Esse é um aspecto do pensamento de esquerda que eu acho brega. Essa visão do
homem sem responsabilidade moral pelos seus atos. O mal para os esquerdistas
está sempre na classe social, na relação econômica, na opressão do
poder. Na visão medieval, é a graça de Deus que redime o mundo. É um
conceito complexo e fugidio. Não se sabe se alguém é capaz de ganhar a graça
por seus próprios méritos, ou se é Deus na sua perfeição que concede a graça.
Em qualquer hipótese, a graça não depende de um movimento positivo de um grupo.
Na redenção política, é sempre o coletivo, o grupo, que assume o papel de
redentor. O grupo, como a história do século 20 nos mostrou, é sempre
opressivo.
Luiz
Felipe Pondé:Pegue a ideia de santidade. Ninguém,
em nenhuma teologia da tradição cristã – nem da judaica ou islâmica –, pode
dizer-se santo. Nunca. Isso na verdade vem desde Aristóteles: ninguém pode
enunciar a própria virtude. A
virtude de um homem é anunciada pelos outros homens. Na tradição católica – o
protestantismo não tem santos –, o santo é sempre alguém que, o tempo todo,
reconhece o mal em si mesmo. O clero da esquerda, ao contrário, é movido por um
sentimento de pureza. Considera sempre o outro como o porco capitalista, o
burguês. Ele próprio não.
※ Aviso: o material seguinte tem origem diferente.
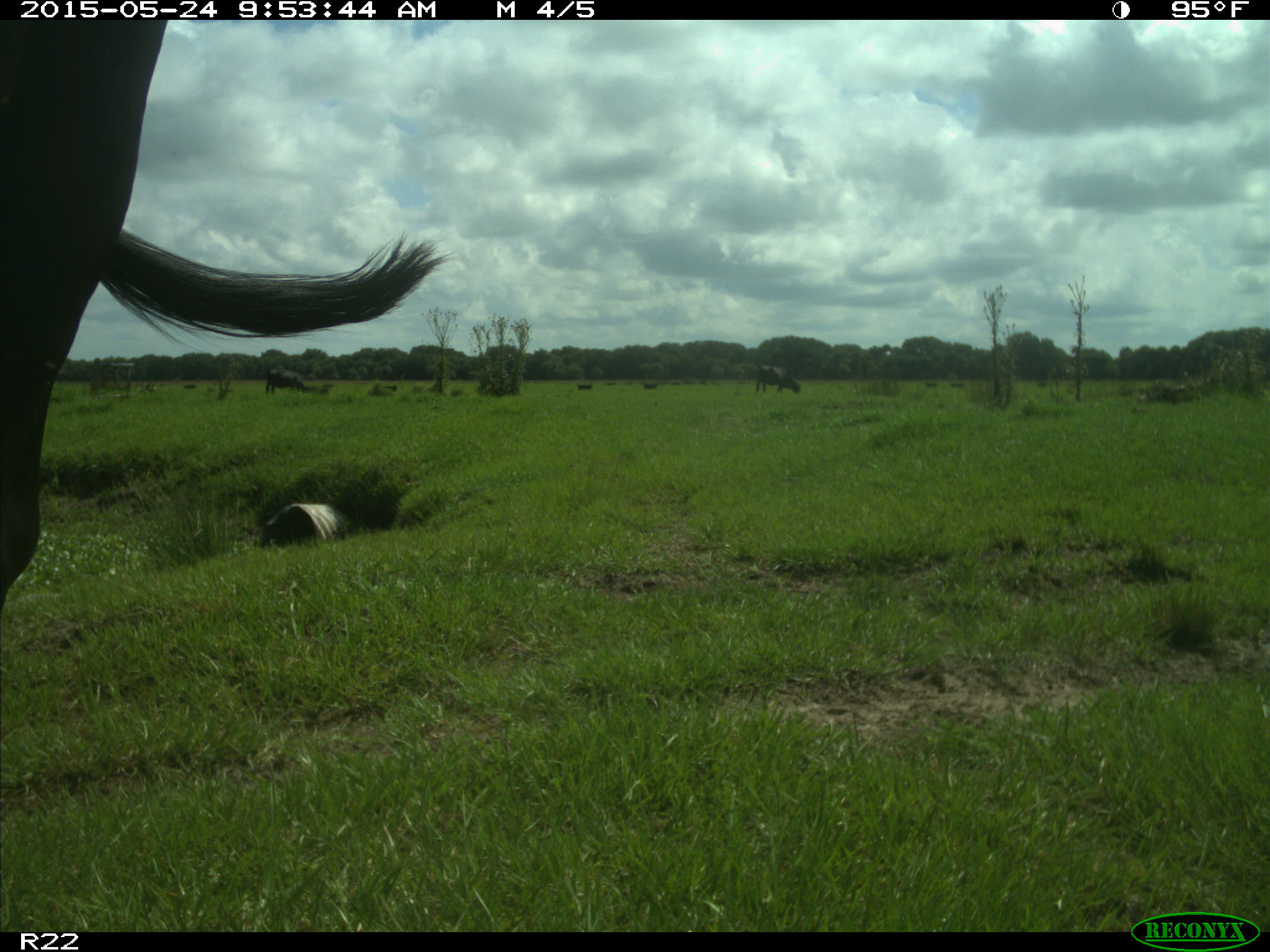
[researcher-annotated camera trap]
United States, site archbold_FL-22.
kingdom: Animalia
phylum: Chordata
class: Mammalia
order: Artiodactyla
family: Bovidae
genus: Bos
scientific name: Bos taurus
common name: domestic cow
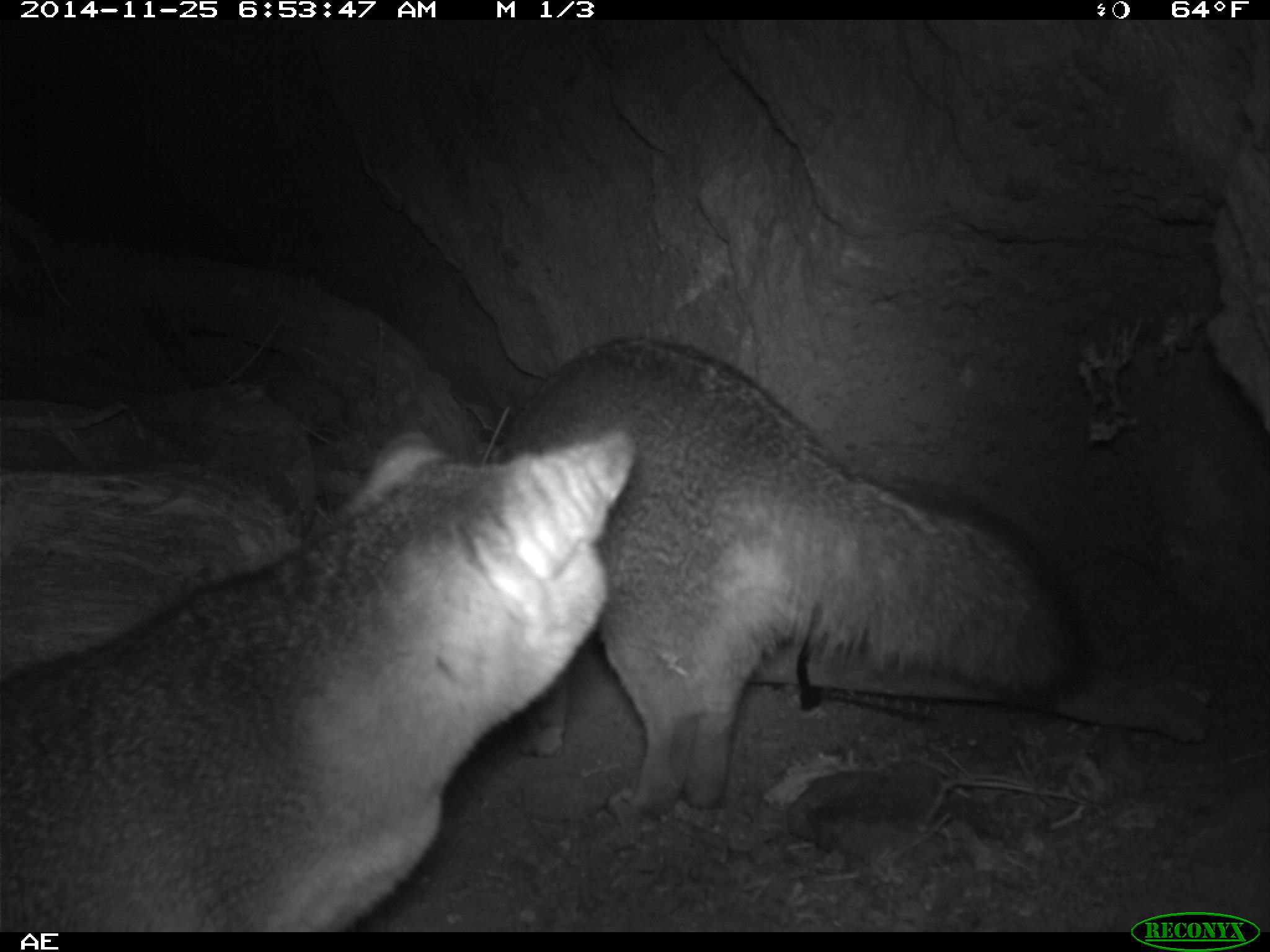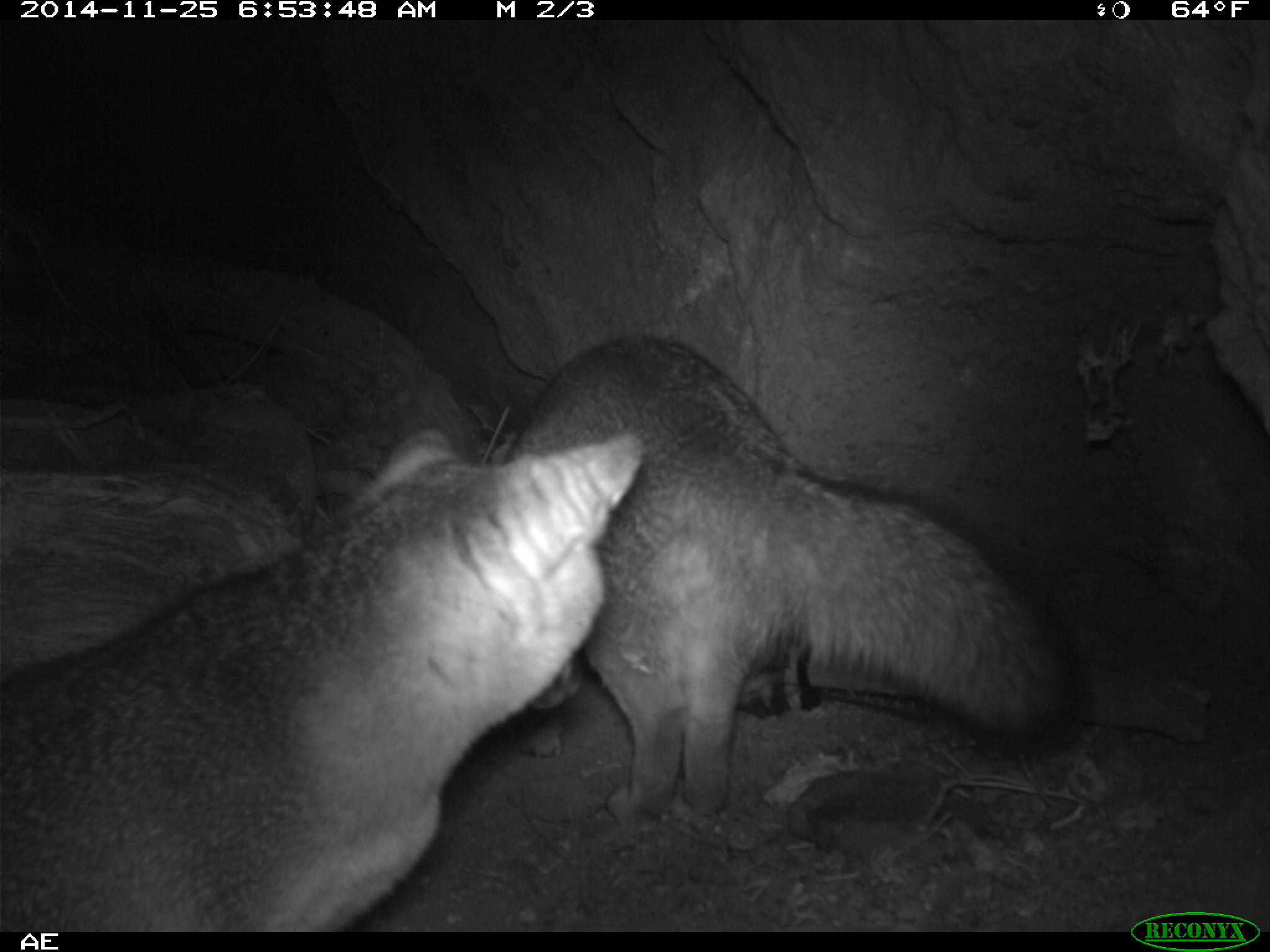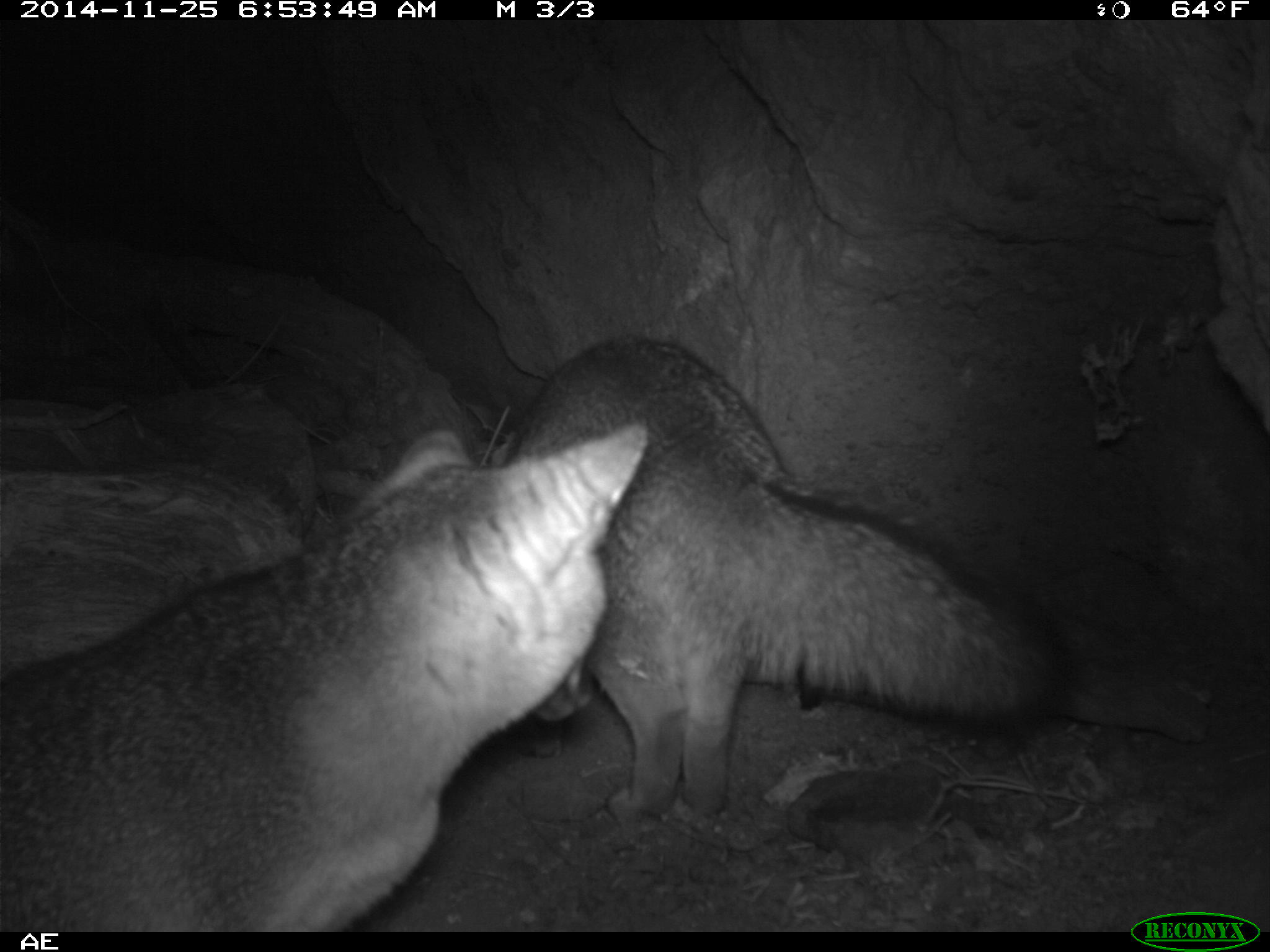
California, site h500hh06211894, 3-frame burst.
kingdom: Animalia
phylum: Chordata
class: Mammalia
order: Carnivora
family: Canidae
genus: Urocyon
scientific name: Urocyon littoralis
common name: island fox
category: fox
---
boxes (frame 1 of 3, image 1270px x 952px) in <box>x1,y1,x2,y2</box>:
fox: <box>0,420,633,932</box>; <box>494,336,1087,818</box>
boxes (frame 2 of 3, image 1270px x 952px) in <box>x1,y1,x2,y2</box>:
fox: <box>1,429,645,930</box>; <box>503,333,1092,831</box>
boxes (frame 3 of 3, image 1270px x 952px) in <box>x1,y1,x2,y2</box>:
fox: <box>0,415,647,932</box>; <box>505,332,1065,822</box>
Ele está salvo, porque reclica lixo, porque vota no
PT, ou em algum partido que se acha mais puro ainda, como o PSOL, até porque o
PT já está meio melado. Não há contradição interior na moral
esquerdista. As pessoas se autointitulam santas e ficam indignadas com o mal do
outro.
Quando o cristianismo
cruza o pensamento de esquerda, como no caso da Teologia da Libertação, a
humildade se perde?
Luiz
Felipe Pondé:Sim. Eu vejo isso empiricamente
em colegas da Teologia da Libertação. Eles se acham puros. Tecnicamente, a Teologia da Libertação é, por
um lado, uma fiel herdeira da tradição cristã. Ela vem da crítica social que
está nos profetas de Israel, no Antigo Testamento. Esses profetas falam mal do
rei, mas sem idealizar o povo. O cristianismo é descendente principalmente
desse viés do judaísmo. Também o cristianismo nasceu questionando a estrutura
social. Até aqui, isso não me parece um erro teológico. Só que a Teologia da Libertação
toma como ferramenta o marxismo, e isso sim é um erro. Um cristão que recorre a
Marx, ou a Nietzsche – a quem admiro –, é como uma criança que entra na jaula
do leão e faz bilu-bilu na cara dele. É natural que a Teologia da Libertação,
no Brasil, tenha evoluído para Leonardo Boff, que já não tem nada de cristão.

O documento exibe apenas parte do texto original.